番外編 僕の幸せな〇〇②
番外編 僕の幸せな〇〇②
初めてジジスの異常性に気がついたのはドミーに襲撃された夜のことだった。
倒しても倒しても闇の中から次々に現れるドミーに死を覚悟した。
気が付いたら「コペルトさん!」と俺を呼んでいたジシスの声はいなくなり、ドミーの奇声しか聞こえてこなかった。
ジシスが死んだと思っていた。だが違った。
俺が何もしなくてもドミーが苦しがる奇声が聞こえるのだ。
戦いが終わり奇声が消えた後に聞こえたのは「ふはは」というジシスの笑い声だった。
「見てみてコペルトさん!」
そう言って近づいてきたジシスの手は真っ赤。体中が血で染まっていた。
ジシスは俺にライオンの頭を持って見せてきた。
「何をした」と答えを分かっていながら聞いた。
どう考えてもこれはアースの力だ。
けど違った。ジシスはアースを発動していなかった。
「僕がねあいつらを叩いたら死んじゃったんだよ! 虫みたいだったんだ! 僕すごいよね!」
考えれば分かったことだ。
こいつはアースを発動する武器を持っていないのだから、発動すら出来ない。
……いや、違う。
こいつは常にアースを発動していると言っても良いのかもしれない。
だからこんな力を得ているんだ。
こいつは生きるアース──幻獣そのもの。
この子はもう人間として生きていけない。
あの時、自分がこの子供を助けたことを後悔した。
けれど俺の中に、この結果を喜んでいる俺がいた。
だってこいつは力になるからだ。こいつと俺でジズを潰せる。
そう思った俺は反ジズ組織ライコスを作り、行き場のないやつらを探し回った。
それだけでなくジズの内部の人間にも接触をした。
使える奴、武器、道具はあっという間に集まった。
******
そして俺たちは攻撃に出た。
こうも早く復讐が出来ると思っていなかった。
夢を見ているようだった。
──ああ、それは本当に夢だった。夢を見ていた。
いや、幻を見ていたのかもしれない。
ボロボロになった狼男を見てようやく俺は気が付いた。
俺のすべきことはこれじゃなかったって。
初めてジシスに会った日の気持ちを忘れていた。
ジシスの異常性に気がついてもこいつを子供だと思えば良かったんだ。
ジシスは武器じゃない。
俺が助けた人間だ。
俺と同じ紅い髪の少年が時間を稼いでくれたおかげでそれに気がつけた。
おかげで大きくなったジシスを背負って逃げることができた。
でも今のジシスを助けられる方法なんて知らない。
完全に幻獣になったら元に戻れない。
狼男から人間に戻すなら、ジシスの命をつないでいるアースを壊すしかないのだろう。
でもそれをしたらジシスは死ぬ。
だから俺にそんなことは出来ない。
考えもなしに前へ進んだ。
走っている途中背中に石が当たった気がした。
同時に背中に暖かい水がしみこんできた。
何が起きたかなんとなく察しがついた。
だから止まらなかった。
次第に狼男から人に戻って軽くなるジシスが、俺の察しが当たっていることを証明した。
「コペルトさん」
起きたばかりのようなジシスの声を聞いた時俺の足が止まった。
あと数分でジシスは死ぬ。
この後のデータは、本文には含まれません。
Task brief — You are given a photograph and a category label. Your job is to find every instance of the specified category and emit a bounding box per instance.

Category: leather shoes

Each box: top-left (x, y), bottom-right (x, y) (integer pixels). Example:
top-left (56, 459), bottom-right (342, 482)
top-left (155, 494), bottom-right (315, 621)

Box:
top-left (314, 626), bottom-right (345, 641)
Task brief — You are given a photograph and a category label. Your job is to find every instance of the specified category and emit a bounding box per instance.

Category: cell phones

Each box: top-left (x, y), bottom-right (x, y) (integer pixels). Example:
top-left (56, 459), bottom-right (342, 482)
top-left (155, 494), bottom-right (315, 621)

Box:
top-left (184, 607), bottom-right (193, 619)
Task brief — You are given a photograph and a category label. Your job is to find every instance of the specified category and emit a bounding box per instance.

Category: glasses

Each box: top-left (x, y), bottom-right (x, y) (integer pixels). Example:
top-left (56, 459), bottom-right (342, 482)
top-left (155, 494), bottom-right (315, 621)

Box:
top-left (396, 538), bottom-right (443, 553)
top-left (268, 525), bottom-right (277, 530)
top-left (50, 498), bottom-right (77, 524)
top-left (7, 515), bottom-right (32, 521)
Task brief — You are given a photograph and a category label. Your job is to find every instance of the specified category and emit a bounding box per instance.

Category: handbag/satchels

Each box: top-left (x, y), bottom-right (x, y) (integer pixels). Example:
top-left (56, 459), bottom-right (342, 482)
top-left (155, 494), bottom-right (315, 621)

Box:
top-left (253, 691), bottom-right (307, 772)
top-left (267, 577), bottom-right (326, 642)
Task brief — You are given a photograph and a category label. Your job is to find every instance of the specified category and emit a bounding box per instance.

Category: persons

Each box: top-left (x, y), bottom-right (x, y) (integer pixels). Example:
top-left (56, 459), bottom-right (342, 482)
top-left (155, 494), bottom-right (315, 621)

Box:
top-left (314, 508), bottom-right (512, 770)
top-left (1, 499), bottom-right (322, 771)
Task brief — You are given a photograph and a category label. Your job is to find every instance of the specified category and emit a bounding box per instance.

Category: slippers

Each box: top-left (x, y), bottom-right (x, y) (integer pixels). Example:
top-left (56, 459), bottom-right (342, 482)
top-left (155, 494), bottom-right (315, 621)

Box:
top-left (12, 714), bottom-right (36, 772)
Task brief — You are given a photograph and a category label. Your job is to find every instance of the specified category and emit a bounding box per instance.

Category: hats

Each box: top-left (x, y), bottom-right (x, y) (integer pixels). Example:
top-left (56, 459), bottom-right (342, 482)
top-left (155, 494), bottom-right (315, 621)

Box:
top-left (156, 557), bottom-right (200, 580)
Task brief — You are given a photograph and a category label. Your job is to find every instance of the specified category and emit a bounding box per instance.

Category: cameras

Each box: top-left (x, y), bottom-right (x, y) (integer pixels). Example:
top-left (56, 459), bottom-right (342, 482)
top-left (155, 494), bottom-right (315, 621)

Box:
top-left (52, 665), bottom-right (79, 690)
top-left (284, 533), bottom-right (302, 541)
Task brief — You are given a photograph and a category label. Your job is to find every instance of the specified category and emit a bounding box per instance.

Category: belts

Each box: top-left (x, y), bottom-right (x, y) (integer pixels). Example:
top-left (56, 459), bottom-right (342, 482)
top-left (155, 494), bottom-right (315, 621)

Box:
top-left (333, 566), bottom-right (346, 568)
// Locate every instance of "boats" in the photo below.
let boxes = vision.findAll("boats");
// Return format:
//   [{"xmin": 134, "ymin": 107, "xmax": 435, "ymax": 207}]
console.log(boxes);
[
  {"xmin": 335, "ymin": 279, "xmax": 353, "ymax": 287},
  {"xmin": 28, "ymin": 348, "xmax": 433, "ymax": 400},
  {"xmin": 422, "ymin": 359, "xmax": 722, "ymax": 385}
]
理解していた。
でも何をすべきか分からない俺は謝っていた。
ジシスが俺を呼ばなくなってから、こいつを地面に寝かせた。
胸から血を流しボロボロになっているジシスは、まるで初めて会った時のような姿だった。
でも今度は助からない。
けど、最後にジシスが人間に戻れて良かった。
そんなジシスと話せて俺は救われた気がする。ジシス・・・。
「ありがとうジシス」
今度こそ俺がするべきことをする。
この世界で俺が何をすべきなのか考えるよ。
だからもう暫くだけお前と一緒にいさせてくれ。